• Bodie English

Specialized Bikes Sued For Trademark Infringement Of The Term "Hot Pocket"

Updated: Dec 4, 2020

Specialized Bicycle Company is known for many things: Making quality high end Bicycle products, Innovating with utilitarian ideas, and suing other brands for Trademark infringement for seemingly ridiculous reasons. So it is with some irony that the major bike brand is being sued for using the term “Hot Pocket”as one of the features on one of its new model of bikes aimed at the highly coveted scoot bike market.

Specialized just released the new all carbon 999$ bike called the HotWalk™ with carbon frame, carbon fork, baby sized heart rate monitor strap, and 10mm dropper post that allows toddlers to toddle on down the sidewalk and leave children with tricycles crying with envy. It’s not clear where the demand was originally coming from for a high end bike of this nature, but some people I spoke with at a local mountain bike trail head said that the answers lie at the local dentist office. When asked for clarification on what this and the subsequent chuckles implied, a Local rider known only as Cope® just told me to go away.

The controversy with this new bike came into play with Specialized’s (is that how you do possessive with this brand name?.....that sounds weird) new innovative frame storage compartment that comes on some of the upgraded versions of the new HotWalk™ model. The adult versions of some of Specialized…..’s bikes have what is called a SWAT™

Box just under where the water bottle is mounted on the frame. SWAT™ stands for “storage, water, air, and tools" but for a kid’s bike, those are of little value to the 3 year old shredder. Instead, Specialized included what they call a “Hot Pocket” which, according to an interview with the secretary that answered the phone at Specialized corporate headquarters was, “I dunno, maybe it’s for an apple juice or a PB@J?” I asked if maybe it was for storage of a warm….previously hot…..delicious meat and cheese filled microwavable pastry snack also called a “Hot Pocket®”? A brand subsidiary to Nestlé. She asked if I knew the party’s extension for whom I would like to speak to tell her now. I replied “Greg” because honestly I didn’t know but I figured somebody there was named Greg and could help me get to the bottom of this, so I left a voicemail with Greg from accounting and am awaiting a detailed response.

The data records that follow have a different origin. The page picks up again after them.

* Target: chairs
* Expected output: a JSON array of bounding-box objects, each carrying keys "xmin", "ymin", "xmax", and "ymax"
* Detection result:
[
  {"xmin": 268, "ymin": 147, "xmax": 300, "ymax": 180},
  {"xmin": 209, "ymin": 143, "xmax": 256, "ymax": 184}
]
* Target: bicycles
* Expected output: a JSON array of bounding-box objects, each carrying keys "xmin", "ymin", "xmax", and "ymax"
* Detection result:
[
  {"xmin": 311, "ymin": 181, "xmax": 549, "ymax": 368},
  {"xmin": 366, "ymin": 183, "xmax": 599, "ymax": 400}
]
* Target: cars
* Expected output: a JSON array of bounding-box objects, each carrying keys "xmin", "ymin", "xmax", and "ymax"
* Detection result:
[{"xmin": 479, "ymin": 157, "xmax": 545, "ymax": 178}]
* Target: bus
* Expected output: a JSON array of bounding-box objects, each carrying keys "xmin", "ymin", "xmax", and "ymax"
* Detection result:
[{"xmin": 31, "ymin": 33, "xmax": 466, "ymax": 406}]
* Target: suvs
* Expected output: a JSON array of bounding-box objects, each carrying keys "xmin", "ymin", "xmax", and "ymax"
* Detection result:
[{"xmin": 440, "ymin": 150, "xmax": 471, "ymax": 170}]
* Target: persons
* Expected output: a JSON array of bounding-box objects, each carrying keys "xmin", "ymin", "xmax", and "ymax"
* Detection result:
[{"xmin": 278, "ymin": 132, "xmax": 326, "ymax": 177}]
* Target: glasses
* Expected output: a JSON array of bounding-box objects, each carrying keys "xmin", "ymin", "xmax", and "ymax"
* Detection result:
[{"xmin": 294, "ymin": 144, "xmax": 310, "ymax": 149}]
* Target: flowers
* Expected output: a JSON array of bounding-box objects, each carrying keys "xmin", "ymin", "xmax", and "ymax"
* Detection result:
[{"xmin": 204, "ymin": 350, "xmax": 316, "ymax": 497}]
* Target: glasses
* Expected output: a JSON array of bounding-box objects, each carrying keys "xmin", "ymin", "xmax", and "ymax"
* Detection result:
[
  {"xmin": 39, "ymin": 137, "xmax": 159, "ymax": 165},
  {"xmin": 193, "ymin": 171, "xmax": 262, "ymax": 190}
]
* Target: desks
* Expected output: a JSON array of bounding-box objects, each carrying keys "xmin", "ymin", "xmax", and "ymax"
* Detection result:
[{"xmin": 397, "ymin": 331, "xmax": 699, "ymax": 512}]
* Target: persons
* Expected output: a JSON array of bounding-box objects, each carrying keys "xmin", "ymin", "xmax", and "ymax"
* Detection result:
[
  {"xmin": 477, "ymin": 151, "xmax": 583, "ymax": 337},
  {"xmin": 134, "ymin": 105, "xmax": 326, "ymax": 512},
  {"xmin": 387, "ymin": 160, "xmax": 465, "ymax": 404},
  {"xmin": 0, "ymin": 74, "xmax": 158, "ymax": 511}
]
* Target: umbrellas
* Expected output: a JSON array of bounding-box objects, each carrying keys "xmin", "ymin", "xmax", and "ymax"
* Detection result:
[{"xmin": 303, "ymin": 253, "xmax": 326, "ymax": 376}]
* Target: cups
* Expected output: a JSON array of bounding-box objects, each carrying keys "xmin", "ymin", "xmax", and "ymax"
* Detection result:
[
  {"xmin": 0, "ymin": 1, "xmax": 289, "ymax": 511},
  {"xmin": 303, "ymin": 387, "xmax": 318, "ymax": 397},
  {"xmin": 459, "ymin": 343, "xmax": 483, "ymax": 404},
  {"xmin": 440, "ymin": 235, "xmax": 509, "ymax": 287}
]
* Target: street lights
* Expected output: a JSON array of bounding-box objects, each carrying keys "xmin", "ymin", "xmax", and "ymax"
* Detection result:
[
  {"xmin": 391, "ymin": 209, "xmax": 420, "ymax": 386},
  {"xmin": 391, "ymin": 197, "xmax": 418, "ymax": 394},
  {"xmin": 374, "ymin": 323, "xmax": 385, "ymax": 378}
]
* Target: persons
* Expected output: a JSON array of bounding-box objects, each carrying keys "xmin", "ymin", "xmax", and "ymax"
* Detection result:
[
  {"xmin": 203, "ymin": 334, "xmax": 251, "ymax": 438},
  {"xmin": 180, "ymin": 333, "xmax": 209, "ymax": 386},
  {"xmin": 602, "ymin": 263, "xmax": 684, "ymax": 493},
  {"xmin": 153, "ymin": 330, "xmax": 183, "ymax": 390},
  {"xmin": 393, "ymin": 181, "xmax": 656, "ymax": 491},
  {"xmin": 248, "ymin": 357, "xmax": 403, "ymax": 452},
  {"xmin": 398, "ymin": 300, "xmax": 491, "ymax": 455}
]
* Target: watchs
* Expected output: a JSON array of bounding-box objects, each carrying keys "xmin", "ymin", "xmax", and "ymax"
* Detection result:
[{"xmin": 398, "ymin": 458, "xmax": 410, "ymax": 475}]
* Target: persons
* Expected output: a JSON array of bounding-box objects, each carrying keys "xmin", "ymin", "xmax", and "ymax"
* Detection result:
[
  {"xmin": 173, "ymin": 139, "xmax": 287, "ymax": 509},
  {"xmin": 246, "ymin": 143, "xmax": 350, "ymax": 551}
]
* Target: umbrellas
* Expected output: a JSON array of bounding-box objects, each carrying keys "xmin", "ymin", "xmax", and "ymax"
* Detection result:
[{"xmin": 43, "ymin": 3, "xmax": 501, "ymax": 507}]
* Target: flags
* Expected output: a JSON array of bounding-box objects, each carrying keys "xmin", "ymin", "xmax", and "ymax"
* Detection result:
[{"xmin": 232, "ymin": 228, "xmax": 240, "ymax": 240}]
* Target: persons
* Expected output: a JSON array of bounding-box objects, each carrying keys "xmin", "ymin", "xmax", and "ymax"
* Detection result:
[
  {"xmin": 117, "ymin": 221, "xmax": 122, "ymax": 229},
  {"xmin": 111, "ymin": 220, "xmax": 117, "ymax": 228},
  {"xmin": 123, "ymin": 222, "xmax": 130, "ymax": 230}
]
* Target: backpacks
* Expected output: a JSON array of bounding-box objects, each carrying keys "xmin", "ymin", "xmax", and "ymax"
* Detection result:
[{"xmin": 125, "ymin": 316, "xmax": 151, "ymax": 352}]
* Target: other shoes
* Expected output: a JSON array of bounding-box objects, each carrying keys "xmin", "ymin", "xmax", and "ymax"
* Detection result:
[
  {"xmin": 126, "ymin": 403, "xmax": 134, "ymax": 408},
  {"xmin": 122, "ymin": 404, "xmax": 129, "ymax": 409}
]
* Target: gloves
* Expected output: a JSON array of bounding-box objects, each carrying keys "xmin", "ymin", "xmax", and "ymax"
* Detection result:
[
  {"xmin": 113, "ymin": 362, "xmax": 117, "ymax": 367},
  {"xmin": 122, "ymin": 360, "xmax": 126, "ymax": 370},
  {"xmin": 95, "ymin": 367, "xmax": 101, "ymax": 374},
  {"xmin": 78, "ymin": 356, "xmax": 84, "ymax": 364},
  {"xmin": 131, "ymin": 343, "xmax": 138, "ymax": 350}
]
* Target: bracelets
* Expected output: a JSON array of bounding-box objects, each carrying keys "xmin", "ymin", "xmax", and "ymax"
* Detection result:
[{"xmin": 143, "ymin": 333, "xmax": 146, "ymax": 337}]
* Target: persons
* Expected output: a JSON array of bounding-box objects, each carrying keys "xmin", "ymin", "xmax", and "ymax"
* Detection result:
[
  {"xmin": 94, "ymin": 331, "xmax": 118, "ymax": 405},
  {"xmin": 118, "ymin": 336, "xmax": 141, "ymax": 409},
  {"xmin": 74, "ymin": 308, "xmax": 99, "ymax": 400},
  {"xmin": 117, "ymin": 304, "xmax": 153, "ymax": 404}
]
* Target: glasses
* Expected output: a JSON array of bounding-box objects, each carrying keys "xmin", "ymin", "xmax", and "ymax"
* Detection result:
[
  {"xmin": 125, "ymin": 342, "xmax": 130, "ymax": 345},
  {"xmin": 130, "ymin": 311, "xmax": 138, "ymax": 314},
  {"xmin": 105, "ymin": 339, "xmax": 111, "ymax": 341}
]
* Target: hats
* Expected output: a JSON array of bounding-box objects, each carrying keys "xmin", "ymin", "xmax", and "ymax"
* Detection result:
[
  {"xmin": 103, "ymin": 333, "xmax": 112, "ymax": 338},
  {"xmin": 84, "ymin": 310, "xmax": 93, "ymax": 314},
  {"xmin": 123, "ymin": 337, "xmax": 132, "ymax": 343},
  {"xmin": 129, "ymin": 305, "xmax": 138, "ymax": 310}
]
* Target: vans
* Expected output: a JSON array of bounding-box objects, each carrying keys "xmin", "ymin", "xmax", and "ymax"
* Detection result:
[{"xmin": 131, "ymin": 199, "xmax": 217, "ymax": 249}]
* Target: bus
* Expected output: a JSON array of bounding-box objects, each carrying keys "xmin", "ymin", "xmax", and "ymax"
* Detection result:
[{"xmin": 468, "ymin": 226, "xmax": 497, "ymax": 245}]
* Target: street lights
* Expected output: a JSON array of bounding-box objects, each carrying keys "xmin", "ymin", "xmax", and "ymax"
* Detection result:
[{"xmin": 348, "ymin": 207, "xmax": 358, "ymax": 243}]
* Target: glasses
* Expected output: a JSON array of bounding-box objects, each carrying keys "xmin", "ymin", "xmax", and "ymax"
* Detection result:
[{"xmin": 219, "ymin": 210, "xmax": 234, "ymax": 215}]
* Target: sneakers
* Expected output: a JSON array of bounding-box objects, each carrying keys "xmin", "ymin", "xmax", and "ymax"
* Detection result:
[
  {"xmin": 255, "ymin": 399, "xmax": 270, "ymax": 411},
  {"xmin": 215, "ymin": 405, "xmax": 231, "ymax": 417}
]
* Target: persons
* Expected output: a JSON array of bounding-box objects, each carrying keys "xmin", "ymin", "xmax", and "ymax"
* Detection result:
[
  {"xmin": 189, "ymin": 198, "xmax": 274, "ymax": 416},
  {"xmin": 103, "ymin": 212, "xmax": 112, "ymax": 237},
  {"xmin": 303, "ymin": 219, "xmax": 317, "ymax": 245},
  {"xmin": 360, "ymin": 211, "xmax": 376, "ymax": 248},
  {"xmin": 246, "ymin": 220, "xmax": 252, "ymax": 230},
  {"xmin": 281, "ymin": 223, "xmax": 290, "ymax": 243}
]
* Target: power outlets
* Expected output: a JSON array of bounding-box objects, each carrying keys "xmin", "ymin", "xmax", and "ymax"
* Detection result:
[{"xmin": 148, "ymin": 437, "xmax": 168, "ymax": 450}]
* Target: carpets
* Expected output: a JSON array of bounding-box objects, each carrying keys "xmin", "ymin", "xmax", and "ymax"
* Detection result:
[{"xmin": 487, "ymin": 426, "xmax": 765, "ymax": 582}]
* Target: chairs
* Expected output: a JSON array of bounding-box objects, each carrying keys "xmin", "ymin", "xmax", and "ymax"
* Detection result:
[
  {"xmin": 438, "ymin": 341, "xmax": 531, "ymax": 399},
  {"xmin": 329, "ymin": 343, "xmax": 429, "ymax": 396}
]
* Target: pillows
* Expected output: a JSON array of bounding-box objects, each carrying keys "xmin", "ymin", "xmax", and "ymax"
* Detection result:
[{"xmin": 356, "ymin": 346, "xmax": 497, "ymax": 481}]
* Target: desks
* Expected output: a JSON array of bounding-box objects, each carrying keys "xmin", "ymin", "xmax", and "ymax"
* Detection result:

Specialized has, in the past, brought multiple other companies to court for Trademark infringement, most notably a local bike shop in Cochrane, Alberta named Cafe Roubaix…..that’s French for Rubix...I think, which shared the name with one of Specialized’s popular road bikes. The name Roubaix comes from the name of a French city with a long history of renown road bike races. The cycling community saw it as a step too far and this resulted in bad press for the popular bike company.

Now that Nestle has turned the tables on Specialized and is suing them for trademark infringement, it is up to Specialized to prove that the nifty frame storage feature does not represent a clear violation of trademark law which requires a distinction between the name of a product being distinctly different in function from the trademarked product of another company. Lawyers for Specialized are expected to make the argument that, “Sometimes a pocket is hot, and we all have pockets, sometimes they're hot. "Hot" is an adjective describing what kind of pocket you got. Like I can’t have a pocket that’s hot? ...It’s a hole, like a hole in the frame, it’s not what it is, it’s what it isn’t….like, it’s just a hole in the bike, what’s the big deal? (sic)” The Morning Rag ® was not able to get a comment from Specialized about the on-going litigation so the aforementioned unattributed quote was from a facebook friend that knows all about copyright law. He also said I should place a legal disclaimer here, so: “This article, The Morning Rag ® and its contents, all names mentioned and not mentioned are hereby indemnified from all legal action and recourse, or besmirching of character, quality, and value.” Thus be it so ®.